__Problems to work on__.
[1] Copy the text on editor input again, starting at the words "Semi-Controlled Input" and ending after "current content model.", and change "English input" to "Latin-script input".
[2] Answer these questions from the text on editor input:
(a) What must be passed into the diff method to identify changes in ops precisely?
(b) Into how many segments is the string divided?
(c) Through which two events does the semi-controlled method handle input?

__Given text__.
########

Additionally, it is important to consider the timing of updates, which means that the call timing must update the content of the Blot first to obtain the latest text content, and finally schedule the scroll update to update the editor model. We primarily focus on input changes, but there are also DOM structure changes caused by format, which belong to the optimize method to handle the MutationRecord part.

// https://github.com/slab/parchment/blob/3d0b71c/src/blot/scroll.ts#L205
// handleCompositionEnd - batchEnd - scrollUpdate - blotUpdate - editorUpdate
mutations
.map((mutation: MutationRecord) => {
  const blot = this.find(mutation.target, true);
  // ...
})
.forEach((blot: Blot | null) => {
  if (blot != null && blot !== this && mutationsMap.has(blot.domNode)) {
    blot.update(mutationsMap.get(blot.domNode) || [], context);
  }
});

There is an interesting implementation when executing the diff method with the cursor parameter, considering a scenario where text changes from xxx to xx, there are many possibilities. It could be deleting a character at any position, deleting a character forward at the cursor position, or even deleting two x and then inserting an x.

Therefore, to precisely identify the changes in ops, the cursor position needs to be passed into the diff method. This allows the string to be divided into three segments, where the prefixes and suffixes are the same, and the middle part serves as the differing content. Handling this part is a high-frequency operation, bypassing the complexity of the actual diff process, for better performance in handling text changes.

// https://github.com/jhchen/fast-diff/blob/da83236/diff.js#L1039
var newBefore = newText.slice(0, newCursor);
var newAfter = newText.slice(newCursor);
var prefixLength = Math.min(oldCursor, newCursor);
var oldPrefix = oldBefore.slice(0, prefixLength);
var newPrefix = newBefore.slice(0, prefixLength);
var oldMiddle = oldBefore.slice(prefixLength);
var newMiddle = newBefore.slice(prefixLength);
return remove_empty_tuples([
  [DIFF_EQUAL, before],
  [DIFF_DELETE, oldMiddle],
  [DIFF_INSERT, newMiddle],
  [DIFF_EQUAL, after],
]);

Semi-Controlled Input

Semi-controlled method refers to handling English input, content deletion, IME input, and additional KeyDown, Input events through BeforeInputEvent and CompositionEvent, to assist in completing this work. This approach allows interception of user input to construct changes applied to the current content model.

########

__Data lines__.
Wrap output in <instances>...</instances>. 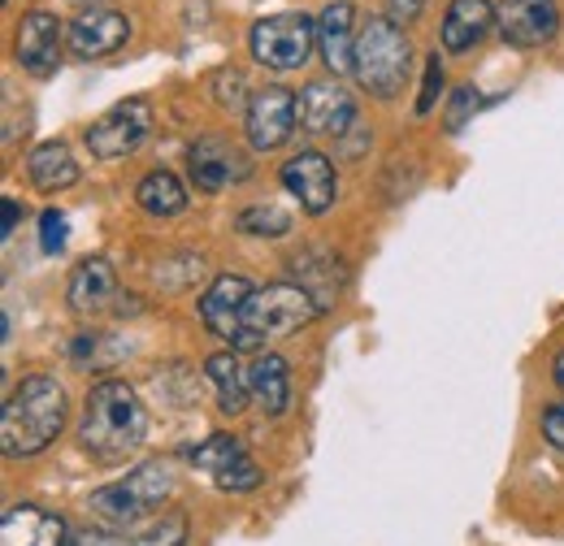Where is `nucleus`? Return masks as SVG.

########

__List of solutions__.
[1]
Semi-Controlled Input

Semi-controlled method refers to handling Latin-script input, content deletion, IME input, and additional KeyDown, Input events through BeforeInputEvent and CompositionEvent, to assist in completing this work. This approach allows interception of user input to construct changes applied to the current content model.

[2]
(a) The cursor position.
(b) Three.
(c) BeforeInputEvent and CompositionEvent.